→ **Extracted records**
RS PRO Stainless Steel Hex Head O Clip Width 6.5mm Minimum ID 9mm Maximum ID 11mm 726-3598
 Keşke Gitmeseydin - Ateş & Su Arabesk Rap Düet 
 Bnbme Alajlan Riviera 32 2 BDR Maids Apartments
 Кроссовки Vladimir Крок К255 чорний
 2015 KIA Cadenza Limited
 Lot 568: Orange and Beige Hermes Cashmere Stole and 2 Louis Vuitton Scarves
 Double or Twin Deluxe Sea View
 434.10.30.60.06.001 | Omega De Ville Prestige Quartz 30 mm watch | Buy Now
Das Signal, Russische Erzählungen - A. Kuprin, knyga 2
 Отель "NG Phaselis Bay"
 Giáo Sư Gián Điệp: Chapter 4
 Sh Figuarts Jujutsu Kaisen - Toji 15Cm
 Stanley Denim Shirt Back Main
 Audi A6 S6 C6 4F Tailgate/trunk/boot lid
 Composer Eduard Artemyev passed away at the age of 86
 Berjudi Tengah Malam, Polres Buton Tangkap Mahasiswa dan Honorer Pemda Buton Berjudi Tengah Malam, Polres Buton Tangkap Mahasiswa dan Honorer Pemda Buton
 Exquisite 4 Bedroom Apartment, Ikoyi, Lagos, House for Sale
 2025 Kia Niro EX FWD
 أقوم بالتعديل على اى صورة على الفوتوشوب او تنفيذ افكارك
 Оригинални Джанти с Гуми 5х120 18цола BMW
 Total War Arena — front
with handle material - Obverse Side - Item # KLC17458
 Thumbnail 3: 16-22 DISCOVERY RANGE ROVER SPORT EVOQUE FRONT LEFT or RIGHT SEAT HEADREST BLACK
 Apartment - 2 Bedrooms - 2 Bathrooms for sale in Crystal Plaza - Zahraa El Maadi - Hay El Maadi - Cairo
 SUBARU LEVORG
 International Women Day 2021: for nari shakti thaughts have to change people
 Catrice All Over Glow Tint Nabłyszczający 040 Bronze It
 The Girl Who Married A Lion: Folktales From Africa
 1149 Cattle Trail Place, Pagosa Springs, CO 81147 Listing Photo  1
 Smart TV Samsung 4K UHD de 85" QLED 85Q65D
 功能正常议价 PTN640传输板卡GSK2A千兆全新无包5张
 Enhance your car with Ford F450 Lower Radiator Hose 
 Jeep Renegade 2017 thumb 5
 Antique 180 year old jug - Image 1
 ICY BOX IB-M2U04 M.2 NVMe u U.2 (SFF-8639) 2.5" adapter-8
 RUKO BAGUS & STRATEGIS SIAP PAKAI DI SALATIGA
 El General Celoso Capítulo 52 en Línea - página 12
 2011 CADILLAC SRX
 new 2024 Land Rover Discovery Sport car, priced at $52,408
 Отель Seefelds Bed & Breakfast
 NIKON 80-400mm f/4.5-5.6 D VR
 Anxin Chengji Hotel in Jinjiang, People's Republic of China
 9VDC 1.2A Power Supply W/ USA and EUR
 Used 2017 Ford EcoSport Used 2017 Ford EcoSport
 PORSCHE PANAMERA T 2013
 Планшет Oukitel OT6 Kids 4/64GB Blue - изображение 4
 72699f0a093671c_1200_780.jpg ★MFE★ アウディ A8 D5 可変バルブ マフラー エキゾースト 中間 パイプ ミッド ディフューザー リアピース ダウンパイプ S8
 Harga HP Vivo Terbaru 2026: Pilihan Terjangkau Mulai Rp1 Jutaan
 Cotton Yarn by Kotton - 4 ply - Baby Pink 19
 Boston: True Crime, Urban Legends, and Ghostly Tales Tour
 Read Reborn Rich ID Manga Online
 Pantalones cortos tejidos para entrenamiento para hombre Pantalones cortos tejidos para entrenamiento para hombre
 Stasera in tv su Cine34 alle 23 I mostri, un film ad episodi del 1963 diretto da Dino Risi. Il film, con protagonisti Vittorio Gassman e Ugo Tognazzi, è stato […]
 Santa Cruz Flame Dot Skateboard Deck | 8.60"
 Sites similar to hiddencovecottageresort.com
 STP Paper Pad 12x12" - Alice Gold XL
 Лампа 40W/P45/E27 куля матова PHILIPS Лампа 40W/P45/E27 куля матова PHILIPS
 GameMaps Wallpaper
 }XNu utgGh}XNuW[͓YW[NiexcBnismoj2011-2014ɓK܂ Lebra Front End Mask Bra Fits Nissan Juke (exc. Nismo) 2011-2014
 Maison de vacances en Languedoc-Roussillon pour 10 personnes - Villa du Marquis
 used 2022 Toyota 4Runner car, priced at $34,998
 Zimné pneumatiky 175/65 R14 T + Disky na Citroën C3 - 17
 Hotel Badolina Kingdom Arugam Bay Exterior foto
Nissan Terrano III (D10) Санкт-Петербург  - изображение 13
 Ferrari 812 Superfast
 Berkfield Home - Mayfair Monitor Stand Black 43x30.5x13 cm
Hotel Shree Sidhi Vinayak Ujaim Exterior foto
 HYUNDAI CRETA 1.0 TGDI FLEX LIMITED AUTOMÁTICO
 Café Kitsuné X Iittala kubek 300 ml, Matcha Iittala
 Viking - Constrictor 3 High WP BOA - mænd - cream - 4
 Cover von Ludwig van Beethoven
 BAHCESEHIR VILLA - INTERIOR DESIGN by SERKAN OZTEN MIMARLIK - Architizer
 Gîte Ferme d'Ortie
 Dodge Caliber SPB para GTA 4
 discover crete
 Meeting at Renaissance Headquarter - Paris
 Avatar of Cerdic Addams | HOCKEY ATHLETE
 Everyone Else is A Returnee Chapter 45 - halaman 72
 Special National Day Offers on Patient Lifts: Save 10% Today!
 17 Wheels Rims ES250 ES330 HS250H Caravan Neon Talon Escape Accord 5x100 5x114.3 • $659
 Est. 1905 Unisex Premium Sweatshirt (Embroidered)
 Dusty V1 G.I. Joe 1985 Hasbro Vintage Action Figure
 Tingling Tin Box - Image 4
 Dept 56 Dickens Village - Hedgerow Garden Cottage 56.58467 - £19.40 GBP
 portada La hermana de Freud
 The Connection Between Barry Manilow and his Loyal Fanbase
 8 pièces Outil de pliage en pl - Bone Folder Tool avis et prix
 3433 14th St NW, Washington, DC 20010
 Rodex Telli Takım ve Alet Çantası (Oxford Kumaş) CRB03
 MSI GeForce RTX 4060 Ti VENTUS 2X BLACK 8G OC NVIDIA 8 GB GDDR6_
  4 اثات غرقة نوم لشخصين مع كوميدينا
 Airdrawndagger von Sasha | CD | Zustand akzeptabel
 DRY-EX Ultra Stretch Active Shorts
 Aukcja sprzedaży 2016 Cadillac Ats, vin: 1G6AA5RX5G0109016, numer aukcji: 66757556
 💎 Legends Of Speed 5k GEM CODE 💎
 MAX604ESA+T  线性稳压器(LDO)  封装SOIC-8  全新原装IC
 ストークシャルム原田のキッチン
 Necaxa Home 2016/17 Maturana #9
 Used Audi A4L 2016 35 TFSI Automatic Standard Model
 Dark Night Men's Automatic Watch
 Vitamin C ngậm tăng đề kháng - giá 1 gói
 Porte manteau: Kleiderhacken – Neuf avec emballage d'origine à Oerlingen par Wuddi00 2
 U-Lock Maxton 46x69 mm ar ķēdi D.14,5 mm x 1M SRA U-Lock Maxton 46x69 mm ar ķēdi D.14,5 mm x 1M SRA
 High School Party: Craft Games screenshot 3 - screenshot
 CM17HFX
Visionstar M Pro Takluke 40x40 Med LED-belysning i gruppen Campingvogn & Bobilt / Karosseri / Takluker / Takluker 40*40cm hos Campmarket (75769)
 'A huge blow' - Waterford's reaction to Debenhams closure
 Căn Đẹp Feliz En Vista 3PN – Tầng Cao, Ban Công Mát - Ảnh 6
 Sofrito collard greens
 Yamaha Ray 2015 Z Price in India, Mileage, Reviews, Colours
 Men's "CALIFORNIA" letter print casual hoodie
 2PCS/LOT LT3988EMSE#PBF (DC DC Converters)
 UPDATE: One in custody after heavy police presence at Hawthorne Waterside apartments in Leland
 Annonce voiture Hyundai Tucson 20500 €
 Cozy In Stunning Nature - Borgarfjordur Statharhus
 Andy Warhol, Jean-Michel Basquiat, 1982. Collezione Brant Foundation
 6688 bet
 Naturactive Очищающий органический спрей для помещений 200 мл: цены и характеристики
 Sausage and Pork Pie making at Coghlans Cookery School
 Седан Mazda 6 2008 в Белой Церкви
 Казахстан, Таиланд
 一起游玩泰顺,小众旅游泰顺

→ **EXERCISE**
Could you give again exactly the lines from the line containing "DRY-EX Ultra Stretch Active Shorts" through the final line of the data above, and no others?

→ **WRITTEN ANSWER**
 DRY-EX Ultra Stretch Active Shorts
 Aukcja sprzedaży 2016 Cadillac Ats, vin: 1G6AA5RX5G0109016, numer aukcji: 66757556
 💎 Legends Of Speed 5k GEM CODE 💎
 MAX604ESA+T  线性稳压器(LDO)  封装SOIC-8  全新原装IC
 ストークシャルム原田のキッチン
 Necaxa Home 2016/17 Maturana #9
 Used Audi A4L 2016 35 TFSI Automatic Standard Model
 Dark Night Men's Automatic Watch
 Vitamin C ngậm tăng đề kháng - giá 1 gói
 Porte manteau: Kleiderhacken – Neuf avec emballage d'origine à Oerlingen par Wuddi00 2
 U-Lock Maxton 46x69 mm ar ķēdi D.14,5 mm x 1M SRA U-Lock Maxton 46x69 mm ar ķēdi D.14,5 mm x 1M SRA
 High School Party: Craft Games screenshot 3 - screenshot
 CM17HFX
Visionstar M Pro Takluke 40x40 Med LED-belysning i gruppen Campingvogn & Bobilt / Karosseri / Takluker / Takluker 40*40cm hos Campmarket (75769)
 'A huge blow' - Waterford's reaction to Debenhams closure
 Căn Đẹp Feliz En Vista 3PN – Tầng Cao, Ban Công Mát - Ảnh 6
 Sofrito collard greens
 Yamaha Ray 2015 Z Price in India, Mileage, Reviews, Colours
 Men's "CALIFORNIA" letter print casual hoodie
 2PCS/LOT LT3988EMSE#PBF (DC DC Converters)
 UPDATE: One in custody after heavy police presence at Hawthorne Waterside apartments in Leland
 Annonce voiture Hyundai Tucson 20500 €
 Cozy In Stunning Nature - Borgarfjordur Statharhus
 Andy Warhol, Jean-Michel Basquiat, 1982. Collezione Brant Foundation
 6688 bet
 Naturactive Очищающий органический спрей для помещений 200 мл: цены и характеристики
 Sausage and Pork Pie making at Coghlans Cookery School
 Седан Mazda 6 2008 в Белой Церкви
 Казахстан, Таиланд
 一起游玩泰顺,小众旅游泰顺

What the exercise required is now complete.